To Be Made Well
By The Rev. Leslie E. Chadwick
Isaiah 62:1-5 Psalm 36:5-10 1 Corinthians 12:1-11 John 2:1-11
Good morning! I am thankful to Fr. Mark for letting me be here with you while he is on retreat at Shrine Mont with the rest of the St. Tim’s family. When he asked me to supply, I said, “Yes!” I knew that it was rare privilege to be back with you for one day. It gives me great peace to be among you even for so short a time. And I’m thankful too, that we get to explore this healing story from John. It’s not one of the best-known gospel stories. But this question from it sticks out to me: “Do you want to be made well?”
It’s a serious question: “Do you want to be made well?” In this election year, we’ve heard lots of questions: “Do you want to be made great?” “Do you want chuck the establishment and be made over?” “Do you want to be made safe?” “Do you want to be made rich?” Even at St. Timothy’s, as you search for a new rector, you might wonder, “Do we want to be made new?” “Do we want to be made comfortable?” But Jesus genuinely wants to know, “Do you want to be made well?”
When Jesus says the word, “well” in Greek, it does mean physical wholeness or health. He wants that for us. And I think that Jesus wants more for us than that. He came not to judge the world, but to save it; he has God’s vision of wholeness and restoration of all creation. God’s had this vision from the moment we fell from grace in the Garden of Eden and has acted to draw us near to him. We hear in today’s psalm a longing for that restoration: “Let your ways be known upon earth,/your saving health among all nations.” This saving health or wholeness is something only God can give us; we experience it by following His way: This way of life– loving God and neighbor–keeps us close to him.
Now I’ve had a chance to think a lot about God’s vision of salvation and wholeness since January. I’ve been taking a class from our former Presiding Bishop called “Peace-making and Spiritual Discipline.” It might seem hard to think about peace-making in a world where the goal seems to be to inflict the maximum hurt on each other. But we start with ourselves and our families and work outward. One of the most healing parts of this class has been carpooling there with Fr. Brad who agreed to do this with me. In the car, we talk about everything: about how much we miss you; about how to make peace with “the limitations of our present lives” (Br. Curtis Almquist, SSJE); where God might be calling us to stretch ourselves. And in class, we learn how to live lives of wholeness and integrity in a broken world. We learn practical ways to follow Jesus who shows us how to love in the face of violence and keep God’s vision of wholeness in the face of resistance.

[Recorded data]
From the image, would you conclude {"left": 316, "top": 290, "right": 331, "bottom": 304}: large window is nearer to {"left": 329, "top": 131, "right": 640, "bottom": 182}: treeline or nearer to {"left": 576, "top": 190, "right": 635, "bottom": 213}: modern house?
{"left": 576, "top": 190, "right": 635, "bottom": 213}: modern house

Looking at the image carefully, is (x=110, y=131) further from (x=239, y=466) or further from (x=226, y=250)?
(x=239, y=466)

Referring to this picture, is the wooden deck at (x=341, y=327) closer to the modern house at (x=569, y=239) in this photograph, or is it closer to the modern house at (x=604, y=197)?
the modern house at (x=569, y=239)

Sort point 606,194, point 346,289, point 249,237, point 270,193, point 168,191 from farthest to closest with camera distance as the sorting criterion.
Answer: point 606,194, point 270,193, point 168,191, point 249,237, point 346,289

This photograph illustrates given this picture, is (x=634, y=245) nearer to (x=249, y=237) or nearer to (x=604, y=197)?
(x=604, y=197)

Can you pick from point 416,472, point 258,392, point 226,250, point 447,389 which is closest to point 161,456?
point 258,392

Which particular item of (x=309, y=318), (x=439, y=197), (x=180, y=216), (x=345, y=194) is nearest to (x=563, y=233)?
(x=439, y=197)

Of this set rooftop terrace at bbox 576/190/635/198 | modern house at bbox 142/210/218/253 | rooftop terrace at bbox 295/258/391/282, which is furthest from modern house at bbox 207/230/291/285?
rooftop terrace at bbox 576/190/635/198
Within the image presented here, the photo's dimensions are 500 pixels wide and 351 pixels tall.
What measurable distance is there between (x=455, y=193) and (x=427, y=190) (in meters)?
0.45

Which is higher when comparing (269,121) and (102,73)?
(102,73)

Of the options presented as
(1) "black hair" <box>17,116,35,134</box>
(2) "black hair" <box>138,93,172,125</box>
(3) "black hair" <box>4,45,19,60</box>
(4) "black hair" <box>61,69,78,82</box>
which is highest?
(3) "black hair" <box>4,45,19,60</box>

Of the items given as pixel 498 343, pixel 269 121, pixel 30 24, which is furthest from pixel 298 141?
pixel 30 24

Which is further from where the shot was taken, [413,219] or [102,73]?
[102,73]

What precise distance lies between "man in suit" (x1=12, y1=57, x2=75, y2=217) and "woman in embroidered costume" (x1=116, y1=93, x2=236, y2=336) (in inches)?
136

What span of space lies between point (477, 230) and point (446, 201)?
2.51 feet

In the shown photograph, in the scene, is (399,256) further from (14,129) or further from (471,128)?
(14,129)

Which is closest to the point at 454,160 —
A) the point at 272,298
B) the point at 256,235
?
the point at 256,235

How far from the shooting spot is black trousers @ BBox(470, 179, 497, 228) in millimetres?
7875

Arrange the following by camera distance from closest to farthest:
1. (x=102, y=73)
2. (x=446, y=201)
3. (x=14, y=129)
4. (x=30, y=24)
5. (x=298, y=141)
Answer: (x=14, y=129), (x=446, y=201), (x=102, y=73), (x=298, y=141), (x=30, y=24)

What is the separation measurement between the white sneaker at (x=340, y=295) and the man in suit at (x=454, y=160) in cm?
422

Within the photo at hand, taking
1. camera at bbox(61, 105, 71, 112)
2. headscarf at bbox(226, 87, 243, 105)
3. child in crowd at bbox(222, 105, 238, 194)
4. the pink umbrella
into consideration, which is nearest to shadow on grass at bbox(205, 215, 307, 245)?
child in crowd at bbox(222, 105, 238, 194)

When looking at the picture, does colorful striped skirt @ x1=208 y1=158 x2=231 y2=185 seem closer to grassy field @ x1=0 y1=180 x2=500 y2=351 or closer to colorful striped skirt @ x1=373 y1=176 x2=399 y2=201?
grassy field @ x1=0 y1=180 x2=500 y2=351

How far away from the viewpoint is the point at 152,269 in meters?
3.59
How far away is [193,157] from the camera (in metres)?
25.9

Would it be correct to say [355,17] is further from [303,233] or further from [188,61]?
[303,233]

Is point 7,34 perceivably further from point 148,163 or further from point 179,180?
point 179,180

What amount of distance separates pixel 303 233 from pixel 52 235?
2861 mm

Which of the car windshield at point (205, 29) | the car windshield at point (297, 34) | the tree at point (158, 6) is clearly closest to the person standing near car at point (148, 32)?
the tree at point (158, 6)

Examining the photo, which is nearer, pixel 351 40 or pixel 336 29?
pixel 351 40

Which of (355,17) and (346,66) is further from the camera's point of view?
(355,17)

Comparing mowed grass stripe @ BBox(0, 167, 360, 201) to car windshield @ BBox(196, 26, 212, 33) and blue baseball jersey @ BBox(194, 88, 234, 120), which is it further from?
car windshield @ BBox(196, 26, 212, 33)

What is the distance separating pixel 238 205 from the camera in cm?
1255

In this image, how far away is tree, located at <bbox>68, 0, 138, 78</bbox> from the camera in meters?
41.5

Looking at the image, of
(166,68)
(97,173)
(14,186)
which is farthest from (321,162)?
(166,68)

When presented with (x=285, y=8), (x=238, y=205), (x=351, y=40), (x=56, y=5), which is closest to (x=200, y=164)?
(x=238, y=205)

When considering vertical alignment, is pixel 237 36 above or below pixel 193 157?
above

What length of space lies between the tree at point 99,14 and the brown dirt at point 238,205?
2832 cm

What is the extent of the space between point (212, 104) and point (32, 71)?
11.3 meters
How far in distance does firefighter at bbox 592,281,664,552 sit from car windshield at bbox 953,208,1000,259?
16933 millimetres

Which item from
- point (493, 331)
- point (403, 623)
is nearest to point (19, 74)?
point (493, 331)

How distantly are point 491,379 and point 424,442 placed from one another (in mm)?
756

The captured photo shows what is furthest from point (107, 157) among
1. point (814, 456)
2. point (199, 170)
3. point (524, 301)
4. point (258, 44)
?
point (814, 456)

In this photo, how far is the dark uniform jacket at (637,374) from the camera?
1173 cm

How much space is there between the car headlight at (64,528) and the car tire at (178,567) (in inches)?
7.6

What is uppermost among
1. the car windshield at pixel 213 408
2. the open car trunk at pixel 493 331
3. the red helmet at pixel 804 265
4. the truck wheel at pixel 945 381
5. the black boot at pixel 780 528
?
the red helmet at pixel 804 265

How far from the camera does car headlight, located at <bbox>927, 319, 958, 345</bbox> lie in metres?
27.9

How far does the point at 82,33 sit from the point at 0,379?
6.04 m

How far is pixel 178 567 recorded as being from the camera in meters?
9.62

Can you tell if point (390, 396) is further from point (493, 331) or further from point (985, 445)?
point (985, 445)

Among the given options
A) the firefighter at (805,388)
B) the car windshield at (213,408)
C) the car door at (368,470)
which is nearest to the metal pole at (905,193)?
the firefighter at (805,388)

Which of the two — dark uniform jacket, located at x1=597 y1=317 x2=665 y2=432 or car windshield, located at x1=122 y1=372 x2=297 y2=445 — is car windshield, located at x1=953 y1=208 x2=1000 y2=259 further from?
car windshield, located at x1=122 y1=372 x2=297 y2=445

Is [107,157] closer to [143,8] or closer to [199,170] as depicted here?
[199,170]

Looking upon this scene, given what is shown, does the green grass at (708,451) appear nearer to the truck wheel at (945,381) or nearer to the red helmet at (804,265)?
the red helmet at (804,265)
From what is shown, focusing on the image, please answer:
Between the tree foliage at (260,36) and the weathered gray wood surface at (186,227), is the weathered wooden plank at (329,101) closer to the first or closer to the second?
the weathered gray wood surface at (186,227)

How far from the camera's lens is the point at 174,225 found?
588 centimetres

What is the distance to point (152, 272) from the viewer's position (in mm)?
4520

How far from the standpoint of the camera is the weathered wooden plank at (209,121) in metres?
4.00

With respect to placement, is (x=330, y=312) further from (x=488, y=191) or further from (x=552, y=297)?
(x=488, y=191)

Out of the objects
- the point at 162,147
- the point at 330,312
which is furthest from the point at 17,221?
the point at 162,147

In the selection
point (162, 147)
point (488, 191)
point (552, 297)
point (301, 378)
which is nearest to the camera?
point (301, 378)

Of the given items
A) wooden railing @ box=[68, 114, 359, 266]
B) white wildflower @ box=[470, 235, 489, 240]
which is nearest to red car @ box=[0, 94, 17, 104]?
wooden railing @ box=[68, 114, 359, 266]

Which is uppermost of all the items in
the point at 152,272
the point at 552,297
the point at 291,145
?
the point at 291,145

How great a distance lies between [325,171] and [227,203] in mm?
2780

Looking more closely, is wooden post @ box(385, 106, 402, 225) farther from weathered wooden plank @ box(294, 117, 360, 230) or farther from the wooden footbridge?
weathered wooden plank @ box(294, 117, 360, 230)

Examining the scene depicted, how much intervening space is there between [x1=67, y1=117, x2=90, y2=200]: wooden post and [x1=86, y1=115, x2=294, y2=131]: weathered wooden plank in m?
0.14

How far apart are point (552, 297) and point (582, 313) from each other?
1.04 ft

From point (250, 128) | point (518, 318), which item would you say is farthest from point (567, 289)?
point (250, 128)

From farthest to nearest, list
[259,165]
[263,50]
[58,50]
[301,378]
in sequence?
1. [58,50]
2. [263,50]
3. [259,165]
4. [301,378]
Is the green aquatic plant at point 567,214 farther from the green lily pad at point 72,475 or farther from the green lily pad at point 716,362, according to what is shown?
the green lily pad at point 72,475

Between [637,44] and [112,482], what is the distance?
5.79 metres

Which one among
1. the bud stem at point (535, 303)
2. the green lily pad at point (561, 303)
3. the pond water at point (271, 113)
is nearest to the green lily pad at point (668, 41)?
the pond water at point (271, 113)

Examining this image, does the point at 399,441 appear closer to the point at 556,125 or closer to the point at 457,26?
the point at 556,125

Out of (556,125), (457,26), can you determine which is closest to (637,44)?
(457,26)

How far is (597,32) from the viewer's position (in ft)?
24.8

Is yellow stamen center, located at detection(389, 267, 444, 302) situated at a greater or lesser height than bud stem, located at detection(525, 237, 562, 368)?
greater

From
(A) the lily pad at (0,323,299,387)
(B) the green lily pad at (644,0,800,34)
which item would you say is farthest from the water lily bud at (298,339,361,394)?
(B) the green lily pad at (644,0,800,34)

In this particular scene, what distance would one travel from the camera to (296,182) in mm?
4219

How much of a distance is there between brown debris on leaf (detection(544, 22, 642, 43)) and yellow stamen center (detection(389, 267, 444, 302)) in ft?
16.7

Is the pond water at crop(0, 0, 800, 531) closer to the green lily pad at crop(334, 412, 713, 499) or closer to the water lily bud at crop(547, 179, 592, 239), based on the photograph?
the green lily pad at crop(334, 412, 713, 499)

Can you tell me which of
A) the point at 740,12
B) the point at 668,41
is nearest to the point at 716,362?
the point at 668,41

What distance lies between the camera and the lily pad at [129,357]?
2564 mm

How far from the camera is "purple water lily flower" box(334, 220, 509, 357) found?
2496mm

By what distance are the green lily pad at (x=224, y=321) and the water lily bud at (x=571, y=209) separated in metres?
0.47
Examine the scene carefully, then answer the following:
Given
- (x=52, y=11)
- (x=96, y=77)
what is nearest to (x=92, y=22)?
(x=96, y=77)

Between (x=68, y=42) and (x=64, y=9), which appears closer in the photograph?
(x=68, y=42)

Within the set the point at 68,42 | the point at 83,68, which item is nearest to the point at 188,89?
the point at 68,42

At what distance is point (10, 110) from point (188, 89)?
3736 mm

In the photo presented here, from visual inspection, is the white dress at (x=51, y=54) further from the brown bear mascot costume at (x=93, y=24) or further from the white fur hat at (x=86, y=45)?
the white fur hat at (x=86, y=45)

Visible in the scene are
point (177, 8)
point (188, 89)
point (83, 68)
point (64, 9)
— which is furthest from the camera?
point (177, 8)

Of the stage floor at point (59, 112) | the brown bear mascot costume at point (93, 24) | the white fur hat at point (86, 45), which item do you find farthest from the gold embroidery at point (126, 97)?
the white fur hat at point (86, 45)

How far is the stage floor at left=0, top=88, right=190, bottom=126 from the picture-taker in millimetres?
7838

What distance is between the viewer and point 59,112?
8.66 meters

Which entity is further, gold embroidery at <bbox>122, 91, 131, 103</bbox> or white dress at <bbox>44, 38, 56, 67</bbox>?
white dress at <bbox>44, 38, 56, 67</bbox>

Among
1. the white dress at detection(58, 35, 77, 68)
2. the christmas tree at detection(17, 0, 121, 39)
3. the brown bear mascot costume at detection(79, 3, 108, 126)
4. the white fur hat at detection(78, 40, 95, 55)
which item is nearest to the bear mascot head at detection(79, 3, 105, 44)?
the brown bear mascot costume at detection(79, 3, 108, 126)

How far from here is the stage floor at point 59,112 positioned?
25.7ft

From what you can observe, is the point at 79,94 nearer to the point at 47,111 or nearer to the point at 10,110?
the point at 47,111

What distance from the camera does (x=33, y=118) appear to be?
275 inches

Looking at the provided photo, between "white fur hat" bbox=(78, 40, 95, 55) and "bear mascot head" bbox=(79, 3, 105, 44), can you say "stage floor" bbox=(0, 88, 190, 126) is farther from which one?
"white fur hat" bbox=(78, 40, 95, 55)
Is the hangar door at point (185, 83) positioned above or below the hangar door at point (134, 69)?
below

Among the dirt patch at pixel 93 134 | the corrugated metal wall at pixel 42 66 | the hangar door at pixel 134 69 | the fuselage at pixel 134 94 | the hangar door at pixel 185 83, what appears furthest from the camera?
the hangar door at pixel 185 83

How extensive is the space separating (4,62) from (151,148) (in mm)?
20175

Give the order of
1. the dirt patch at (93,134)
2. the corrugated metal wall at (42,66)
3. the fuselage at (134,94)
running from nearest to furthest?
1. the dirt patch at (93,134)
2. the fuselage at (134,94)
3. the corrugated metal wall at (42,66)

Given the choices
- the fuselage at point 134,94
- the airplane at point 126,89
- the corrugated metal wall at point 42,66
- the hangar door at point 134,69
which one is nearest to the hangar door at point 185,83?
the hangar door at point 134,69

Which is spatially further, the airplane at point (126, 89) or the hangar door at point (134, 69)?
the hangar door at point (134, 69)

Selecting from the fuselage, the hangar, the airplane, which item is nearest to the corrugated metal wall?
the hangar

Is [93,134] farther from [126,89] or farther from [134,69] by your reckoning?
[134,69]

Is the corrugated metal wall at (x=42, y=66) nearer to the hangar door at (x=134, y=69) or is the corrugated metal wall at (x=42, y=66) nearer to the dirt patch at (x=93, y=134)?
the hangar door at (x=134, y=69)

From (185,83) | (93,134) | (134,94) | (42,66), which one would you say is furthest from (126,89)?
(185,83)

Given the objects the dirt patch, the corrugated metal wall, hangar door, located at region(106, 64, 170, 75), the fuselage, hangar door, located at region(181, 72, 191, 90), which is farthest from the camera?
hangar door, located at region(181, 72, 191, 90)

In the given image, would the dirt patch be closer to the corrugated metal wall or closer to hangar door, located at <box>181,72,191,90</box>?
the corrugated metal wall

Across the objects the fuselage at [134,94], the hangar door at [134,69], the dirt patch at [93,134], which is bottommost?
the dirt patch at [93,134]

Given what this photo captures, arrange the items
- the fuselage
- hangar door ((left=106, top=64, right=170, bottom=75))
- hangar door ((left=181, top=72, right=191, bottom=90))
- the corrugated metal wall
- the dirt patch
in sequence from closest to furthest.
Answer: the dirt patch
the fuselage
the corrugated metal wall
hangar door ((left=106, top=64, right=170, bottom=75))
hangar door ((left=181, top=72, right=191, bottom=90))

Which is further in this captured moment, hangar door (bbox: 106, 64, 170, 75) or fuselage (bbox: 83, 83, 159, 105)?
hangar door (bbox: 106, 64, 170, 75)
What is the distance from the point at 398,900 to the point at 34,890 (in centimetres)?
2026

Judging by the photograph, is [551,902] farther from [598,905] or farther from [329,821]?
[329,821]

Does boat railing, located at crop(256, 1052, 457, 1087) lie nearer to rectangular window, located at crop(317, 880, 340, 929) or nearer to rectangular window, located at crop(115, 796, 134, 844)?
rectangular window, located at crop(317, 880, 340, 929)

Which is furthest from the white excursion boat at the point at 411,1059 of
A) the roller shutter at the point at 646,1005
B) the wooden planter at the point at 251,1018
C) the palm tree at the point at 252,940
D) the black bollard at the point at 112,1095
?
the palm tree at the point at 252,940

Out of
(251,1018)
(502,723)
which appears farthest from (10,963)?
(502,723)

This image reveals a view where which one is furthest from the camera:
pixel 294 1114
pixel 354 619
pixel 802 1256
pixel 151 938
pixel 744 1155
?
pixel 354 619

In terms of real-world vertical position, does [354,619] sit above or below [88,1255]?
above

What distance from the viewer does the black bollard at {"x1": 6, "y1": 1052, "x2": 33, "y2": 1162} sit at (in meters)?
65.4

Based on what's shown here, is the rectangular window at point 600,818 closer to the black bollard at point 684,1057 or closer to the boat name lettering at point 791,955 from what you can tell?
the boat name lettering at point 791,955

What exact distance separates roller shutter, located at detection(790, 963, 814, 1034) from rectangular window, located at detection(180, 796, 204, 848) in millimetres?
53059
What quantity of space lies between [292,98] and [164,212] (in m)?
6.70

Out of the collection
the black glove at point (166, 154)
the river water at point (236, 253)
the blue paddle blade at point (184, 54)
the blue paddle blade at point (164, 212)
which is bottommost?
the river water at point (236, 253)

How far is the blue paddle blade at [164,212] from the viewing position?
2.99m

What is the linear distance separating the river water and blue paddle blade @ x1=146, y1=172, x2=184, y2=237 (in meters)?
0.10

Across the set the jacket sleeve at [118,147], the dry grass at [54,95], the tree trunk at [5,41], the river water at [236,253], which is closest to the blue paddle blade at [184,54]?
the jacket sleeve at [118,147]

> REQUIRED WORK
A - Could you output, word for word, the stretch of the sermon from "When Jesus says" through "close to him."?
B - Can you go on with the sermon from its last sentence?
These records have no connection to the sermon.

> PER-TASK OUTPUTS
A -
When Jesus says the word, “well” in Greek, it does mean physical wholeness or health. He wants that for us. And I think that Jesus wants more for us than that. He came not to judge the world, but to save it; he has God’s vision of wholeness and restoration of all creation. God’s had this vision from the moment we fell from grace in the Garden of Eden and has acted to draw us near to him. We hear in today’s psalm a longing for that restoration: “Let your ways be known upon earth,/your saving health among all nations.” This saving health or wholeness is something only God can give us; we experience it by following His way: This way of life– loving God and neighbor–keeps us close to him.

B -
In today’s gospel, Jesus models keeping integrity in the face of resistance. He keeps the vision of God’s salvation in front of him; he shows us how to strive toward that wholeness in less than ideal conditions. Jesus is minding his own business, walking through of Bethzatha on the Sabbath. A bunch of homeless people, blind, lame, and paralyzed are lying around in the doorways. There’s even one man who’s been ill for 38 years! And Jesus doesn’t walk past him. He sees him. He sees from the man’s hunched shoulders that he has long stopped hoping or expecting that these healing waters are going to do anything for him. And Jesus asks, “Do you want to be made well?” Notice the man doesn’t answer his question. Instead, he complains about other people: “Sir, I have no one. No caregiver. No one to put me in the pool when the water is stirred up. And when I try on my own, it’s always the same. Someone else pushes me aside and steps down ahead of me.” Jesus sees this hurt and insult piled up on top of the man’s physical ailment. Jesus doesn’t say to him, “I’ll come back tomorrow and get you out of here when it’s not the Sabbath. You’ve been sick 38 years. One more day won’t hurt.” He has the power to heal this man; he doesn’t think this man should have to wait one more minute when the kingdom of God has come near. So Jesus says, “Stand, take up your mat, and walk. “ And the man does.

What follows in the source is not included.